The headlines coming out of last night’s GOP debate predictably emphasized the candidates clashing. Of course there were some clashes; this was a debate after all. But what struck me is not the level of acrimony but the lack thereof. It was, on the whole, a civil and informed debate with most of the candidates displaying familiarity with the issues; the exceptions were Herman Cain, Rick Perry and Ron Paul, who seemed out of their depth discussing foreign affairs. It is perhaps no coincidence that Paul–whose answer to every question seems to be that he’s opposed to war, period–displayed a stunning lack of knowledge of specific issues, for example conflating Somalia’s Shabaab with al-Qaeda. Both are Islamist terrorist organizations, but they have no formal affiliation.
Jon Huntsman knew more (as he not so subtly reminded viewers with his reference to China), but he was also out of step with the other candidates–for example, by advocating a rapid drawdown in Afghanistan that would most likely lead to the collapse of the Afghan government and a recurrence of the terrible civil war that devastated the country in the 1990s. But he has only slightly more hope than Paul does of becoming the Republican nominee. Both men are an asterisk in the race–notably only for getting unearned national airtime at debates such as this one.
The other candidates–Mitt Romney (full disclosure: I’m an adviser to his campaign), Newt Gingrich, Michele Bachmann and Rick Santorum–showed not only command of the topics but a large degree of agreement on the major foreign policy issues, such as the war on terror, Israel, Iran and the war in Afghanistan. Leaving aside immigration (a domestic issue which somehow intruded at great length) their major disagreements are over the implementation of policies to address such difficult issues as Pakistan–an area where even conservative policymakers and scholars are split and where there is hardly a”right” answer.

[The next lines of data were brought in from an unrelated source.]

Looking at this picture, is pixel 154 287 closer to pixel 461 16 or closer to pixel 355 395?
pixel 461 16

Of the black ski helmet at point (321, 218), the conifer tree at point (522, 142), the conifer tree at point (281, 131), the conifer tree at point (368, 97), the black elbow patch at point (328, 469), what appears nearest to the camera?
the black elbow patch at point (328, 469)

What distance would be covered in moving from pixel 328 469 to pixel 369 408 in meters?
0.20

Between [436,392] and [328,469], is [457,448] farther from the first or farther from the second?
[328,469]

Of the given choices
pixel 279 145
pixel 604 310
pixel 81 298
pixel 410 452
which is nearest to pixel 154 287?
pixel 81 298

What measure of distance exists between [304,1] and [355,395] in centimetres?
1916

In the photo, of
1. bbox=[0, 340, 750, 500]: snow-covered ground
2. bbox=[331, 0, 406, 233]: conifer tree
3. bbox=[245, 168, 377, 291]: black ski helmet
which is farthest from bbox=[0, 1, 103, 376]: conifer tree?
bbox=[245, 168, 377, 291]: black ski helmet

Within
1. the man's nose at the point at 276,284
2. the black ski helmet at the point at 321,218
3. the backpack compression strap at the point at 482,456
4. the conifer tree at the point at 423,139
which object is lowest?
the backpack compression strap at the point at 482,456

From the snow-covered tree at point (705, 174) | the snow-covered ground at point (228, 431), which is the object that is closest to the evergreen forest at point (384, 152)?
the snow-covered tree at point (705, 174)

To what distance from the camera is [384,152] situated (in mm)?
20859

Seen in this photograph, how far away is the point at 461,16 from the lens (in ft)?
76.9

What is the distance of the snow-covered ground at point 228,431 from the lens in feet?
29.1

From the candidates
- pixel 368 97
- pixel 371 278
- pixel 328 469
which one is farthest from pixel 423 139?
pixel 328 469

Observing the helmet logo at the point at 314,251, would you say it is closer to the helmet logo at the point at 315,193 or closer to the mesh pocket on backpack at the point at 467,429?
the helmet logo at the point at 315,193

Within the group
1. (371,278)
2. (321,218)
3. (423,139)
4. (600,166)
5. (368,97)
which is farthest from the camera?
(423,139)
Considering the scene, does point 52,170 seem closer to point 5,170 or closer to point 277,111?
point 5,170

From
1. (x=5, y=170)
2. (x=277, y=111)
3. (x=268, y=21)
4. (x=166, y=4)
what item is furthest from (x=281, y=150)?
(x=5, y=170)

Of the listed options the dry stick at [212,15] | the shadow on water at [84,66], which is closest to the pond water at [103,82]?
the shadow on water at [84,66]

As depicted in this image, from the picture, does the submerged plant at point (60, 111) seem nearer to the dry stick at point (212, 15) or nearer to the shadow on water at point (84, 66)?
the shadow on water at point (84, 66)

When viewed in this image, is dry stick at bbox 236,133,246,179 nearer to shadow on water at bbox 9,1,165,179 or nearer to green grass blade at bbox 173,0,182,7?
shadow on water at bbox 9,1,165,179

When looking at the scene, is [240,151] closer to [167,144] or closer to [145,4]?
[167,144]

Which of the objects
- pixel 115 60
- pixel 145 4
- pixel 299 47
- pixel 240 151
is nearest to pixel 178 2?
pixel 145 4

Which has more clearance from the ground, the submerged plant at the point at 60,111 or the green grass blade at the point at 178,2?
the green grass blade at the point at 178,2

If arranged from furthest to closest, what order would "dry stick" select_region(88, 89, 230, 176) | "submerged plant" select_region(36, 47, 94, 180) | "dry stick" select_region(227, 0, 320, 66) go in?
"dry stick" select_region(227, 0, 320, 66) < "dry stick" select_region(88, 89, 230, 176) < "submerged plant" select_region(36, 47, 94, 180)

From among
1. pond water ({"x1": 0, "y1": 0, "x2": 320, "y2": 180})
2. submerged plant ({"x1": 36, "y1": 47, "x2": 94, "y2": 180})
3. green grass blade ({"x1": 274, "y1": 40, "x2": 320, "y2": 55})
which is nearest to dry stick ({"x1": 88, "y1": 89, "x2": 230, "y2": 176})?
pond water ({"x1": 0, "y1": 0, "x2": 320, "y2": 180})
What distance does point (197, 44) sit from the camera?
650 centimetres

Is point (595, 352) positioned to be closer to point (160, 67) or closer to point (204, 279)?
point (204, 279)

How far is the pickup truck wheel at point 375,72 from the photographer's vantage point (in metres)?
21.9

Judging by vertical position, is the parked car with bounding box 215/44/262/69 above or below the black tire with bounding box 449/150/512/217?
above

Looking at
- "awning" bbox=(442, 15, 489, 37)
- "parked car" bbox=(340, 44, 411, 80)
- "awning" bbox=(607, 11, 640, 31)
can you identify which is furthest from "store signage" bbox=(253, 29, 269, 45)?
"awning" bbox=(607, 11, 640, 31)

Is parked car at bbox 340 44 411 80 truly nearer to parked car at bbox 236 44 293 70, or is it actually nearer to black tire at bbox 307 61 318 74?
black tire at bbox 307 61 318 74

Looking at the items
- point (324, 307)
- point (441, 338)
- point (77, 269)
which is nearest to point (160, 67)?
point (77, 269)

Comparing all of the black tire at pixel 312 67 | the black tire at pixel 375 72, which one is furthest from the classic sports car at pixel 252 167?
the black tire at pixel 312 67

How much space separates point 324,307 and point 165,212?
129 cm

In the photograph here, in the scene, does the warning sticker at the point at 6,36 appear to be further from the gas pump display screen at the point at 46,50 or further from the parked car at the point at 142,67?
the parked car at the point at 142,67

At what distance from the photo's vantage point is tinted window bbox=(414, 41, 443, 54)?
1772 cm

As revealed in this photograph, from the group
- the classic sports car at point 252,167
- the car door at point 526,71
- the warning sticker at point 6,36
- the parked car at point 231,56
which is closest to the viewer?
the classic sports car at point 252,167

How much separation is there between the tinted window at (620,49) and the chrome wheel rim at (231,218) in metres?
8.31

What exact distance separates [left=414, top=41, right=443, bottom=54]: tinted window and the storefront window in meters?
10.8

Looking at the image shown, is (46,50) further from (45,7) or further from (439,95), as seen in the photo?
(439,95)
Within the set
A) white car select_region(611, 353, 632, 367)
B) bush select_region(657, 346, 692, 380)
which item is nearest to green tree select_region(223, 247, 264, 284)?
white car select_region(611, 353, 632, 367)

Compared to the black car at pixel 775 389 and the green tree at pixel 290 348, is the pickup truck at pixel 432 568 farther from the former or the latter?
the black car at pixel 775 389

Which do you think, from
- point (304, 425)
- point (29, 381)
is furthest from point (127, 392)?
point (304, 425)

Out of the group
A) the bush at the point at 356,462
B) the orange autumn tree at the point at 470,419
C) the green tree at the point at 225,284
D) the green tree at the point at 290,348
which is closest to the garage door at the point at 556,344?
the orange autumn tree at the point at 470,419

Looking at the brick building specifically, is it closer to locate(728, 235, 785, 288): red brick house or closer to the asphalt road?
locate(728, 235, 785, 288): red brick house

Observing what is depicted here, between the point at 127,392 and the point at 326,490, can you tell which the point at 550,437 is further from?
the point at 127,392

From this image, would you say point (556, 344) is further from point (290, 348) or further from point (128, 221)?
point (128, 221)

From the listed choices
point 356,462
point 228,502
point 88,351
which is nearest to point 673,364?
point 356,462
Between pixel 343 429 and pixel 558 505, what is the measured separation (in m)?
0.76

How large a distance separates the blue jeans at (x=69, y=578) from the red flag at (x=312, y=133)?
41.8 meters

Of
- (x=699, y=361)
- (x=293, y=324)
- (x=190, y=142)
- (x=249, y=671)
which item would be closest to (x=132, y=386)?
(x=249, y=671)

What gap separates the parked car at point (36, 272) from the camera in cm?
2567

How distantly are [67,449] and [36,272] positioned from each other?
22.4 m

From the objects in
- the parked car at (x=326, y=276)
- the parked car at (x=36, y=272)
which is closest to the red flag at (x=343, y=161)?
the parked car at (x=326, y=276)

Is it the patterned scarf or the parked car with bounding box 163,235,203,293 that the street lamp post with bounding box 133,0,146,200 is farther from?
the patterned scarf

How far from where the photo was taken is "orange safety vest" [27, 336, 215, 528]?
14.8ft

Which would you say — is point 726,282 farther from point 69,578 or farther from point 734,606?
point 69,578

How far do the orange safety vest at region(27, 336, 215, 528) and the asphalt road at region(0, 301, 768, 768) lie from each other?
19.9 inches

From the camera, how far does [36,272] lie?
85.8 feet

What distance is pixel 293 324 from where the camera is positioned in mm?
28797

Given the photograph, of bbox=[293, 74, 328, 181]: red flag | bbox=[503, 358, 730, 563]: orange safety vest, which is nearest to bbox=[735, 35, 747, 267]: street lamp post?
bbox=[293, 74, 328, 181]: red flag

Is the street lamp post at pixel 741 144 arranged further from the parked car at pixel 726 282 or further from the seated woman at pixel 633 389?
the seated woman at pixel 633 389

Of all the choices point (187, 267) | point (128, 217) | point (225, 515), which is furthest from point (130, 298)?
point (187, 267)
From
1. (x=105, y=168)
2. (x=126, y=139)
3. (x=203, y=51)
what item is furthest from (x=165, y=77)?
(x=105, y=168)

Despite the usual handwringing about the supposedly low quality of the candidates and the head scratching over why the “best” candidates refuse to run, I came away impressed by the field and reassured that a strong, forward-leaning American foreign policy dedicated to maintaining our global leadership finds such broad support from the mainstream Republican candidates. After a decade of war, it appeared to be possible that there would be an isolationist backlash even in the GOP. That hasn’t happened, leaving poor Ron Paul to lead the isolationist caucus pretty much by himself, with an occasional assist from the irrelevant Huntsman.